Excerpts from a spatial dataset
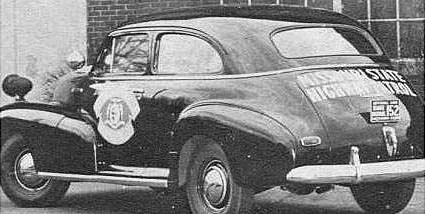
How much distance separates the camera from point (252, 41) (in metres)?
7.88

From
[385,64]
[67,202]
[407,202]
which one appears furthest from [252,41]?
[67,202]

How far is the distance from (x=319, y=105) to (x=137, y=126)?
1.75 metres

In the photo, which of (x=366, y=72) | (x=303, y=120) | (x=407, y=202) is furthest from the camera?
(x=407, y=202)

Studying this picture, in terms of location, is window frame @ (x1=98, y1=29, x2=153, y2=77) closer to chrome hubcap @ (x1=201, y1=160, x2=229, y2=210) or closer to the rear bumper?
chrome hubcap @ (x1=201, y1=160, x2=229, y2=210)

**PROBLEM REQUIREMENTS**
Can you retype, word for word, the stretch from the line containing "In the photo, which" through the end of the records?

**RESPONSE TO THE TASK**
In the photo, which of (x=366, y=72) | (x=303, y=120) | (x=407, y=202) is furthest from the camera?
(x=407, y=202)

Studying this picture, in terms of location, is window frame @ (x1=98, y1=29, x2=153, y2=77) closer to chrome hubcap @ (x1=201, y1=160, x2=229, y2=210) or closer to the rear bumper?
chrome hubcap @ (x1=201, y1=160, x2=229, y2=210)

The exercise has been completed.